- Genus: Cannabis
- Species: Cannabis indica dominant hybrid
- Breeder: Apothecary Genetics

= Platinum OG =

Strain of cannabis

Platinum OG is a 75/25 indica dominant hybrid bred by Apothecary Genetics. It is believed that it stems from the combination of Master Kush, OG Kush, and an unknown third strain – believed to be Purps strain. Its genetics mix makes Platinum OG a heavy strain which is an indicator for most strains of Kush origin. This strain is considered an impure indica.

== Cultivation ==

Platinum OG can be grown either indoors or outdoors requiring Mediterranean climate. The flowering time indoor is 9 weeks with a yield of 200-350 grams/sqm. Flowering outdoors usually is in early to mid October with a yield of 400-500 gm2. It grows to a medium height.

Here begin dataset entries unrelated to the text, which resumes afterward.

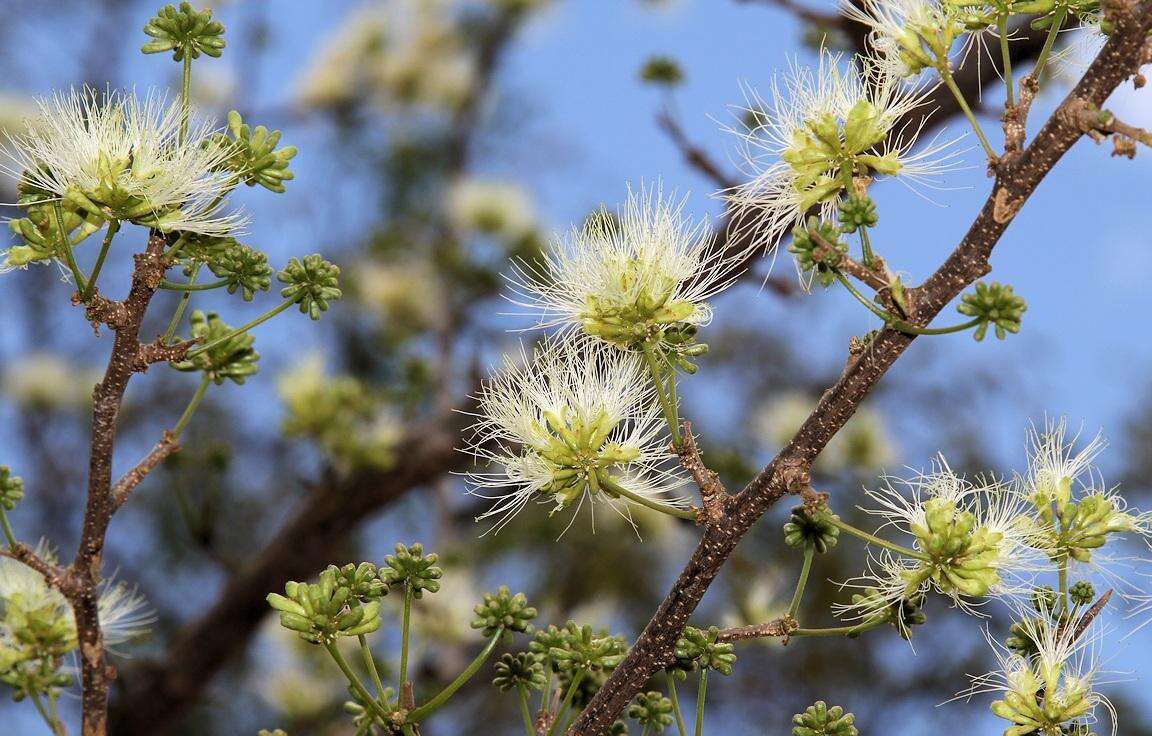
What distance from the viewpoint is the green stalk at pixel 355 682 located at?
5.35 feet

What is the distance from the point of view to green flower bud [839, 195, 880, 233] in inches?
63.0

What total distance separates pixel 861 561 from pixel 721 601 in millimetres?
1106

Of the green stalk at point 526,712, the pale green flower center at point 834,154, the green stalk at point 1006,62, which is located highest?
the green stalk at point 1006,62

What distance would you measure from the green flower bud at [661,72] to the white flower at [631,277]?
2095mm

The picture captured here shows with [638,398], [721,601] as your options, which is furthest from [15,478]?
[721,601]

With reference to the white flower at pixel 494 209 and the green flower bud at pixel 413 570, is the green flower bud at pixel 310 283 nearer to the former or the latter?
the green flower bud at pixel 413 570

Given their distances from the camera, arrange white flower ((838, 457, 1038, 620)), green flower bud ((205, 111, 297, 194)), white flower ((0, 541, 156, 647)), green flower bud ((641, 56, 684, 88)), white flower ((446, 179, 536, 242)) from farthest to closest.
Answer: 1. white flower ((446, 179, 536, 242))
2. green flower bud ((641, 56, 684, 88))
3. white flower ((0, 541, 156, 647))
4. green flower bud ((205, 111, 297, 194))
5. white flower ((838, 457, 1038, 620))

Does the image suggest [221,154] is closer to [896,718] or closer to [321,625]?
[321,625]

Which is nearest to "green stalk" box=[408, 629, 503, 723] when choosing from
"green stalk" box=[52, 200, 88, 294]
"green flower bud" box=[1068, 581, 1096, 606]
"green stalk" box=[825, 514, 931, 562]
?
"green stalk" box=[825, 514, 931, 562]

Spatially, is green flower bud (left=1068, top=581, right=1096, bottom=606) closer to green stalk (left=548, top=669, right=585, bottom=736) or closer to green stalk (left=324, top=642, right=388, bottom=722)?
green stalk (left=548, top=669, right=585, bottom=736)

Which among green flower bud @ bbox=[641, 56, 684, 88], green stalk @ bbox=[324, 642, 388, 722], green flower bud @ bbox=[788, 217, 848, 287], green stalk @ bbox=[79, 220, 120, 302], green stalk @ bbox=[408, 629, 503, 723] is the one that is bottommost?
green stalk @ bbox=[324, 642, 388, 722]

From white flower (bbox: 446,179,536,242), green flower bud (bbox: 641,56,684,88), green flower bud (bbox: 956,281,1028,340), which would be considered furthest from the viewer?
white flower (bbox: 446,179,536,242)

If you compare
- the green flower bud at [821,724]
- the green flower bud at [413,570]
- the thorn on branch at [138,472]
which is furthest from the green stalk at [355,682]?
the green flower bud at [821,724]

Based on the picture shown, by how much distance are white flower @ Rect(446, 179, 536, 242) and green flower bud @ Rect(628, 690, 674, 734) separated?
4.89 meters
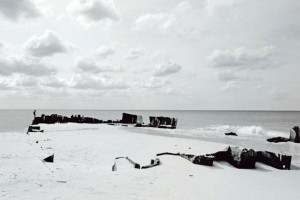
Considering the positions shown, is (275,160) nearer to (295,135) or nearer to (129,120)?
(295,135)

It has an average THC level of 22%.

== Characteristics ==

The buds of this strain are medium-green and have a few orange hairs speckled throughout. The buds take a crystal appearance due to an abundance of trichromes, creating a dense, rock-like appearance when broken open. Despite the abundance of trichromes, this strain does not have the characteristic stickiness prevalent in most high-trichrome strains. Bud stems are darker than many marijuana strains and are covered in very long, thin hairs. Each bud has one to three leaf segments which are dark purple.

When used it causes a heady onset followed by physical sedation, making it more applicable for possible treatment of anxiety and pain. Some medical practitioners who believe in the medicinal effects of marijuana recommended this strain for sleeplessness and muscular pain.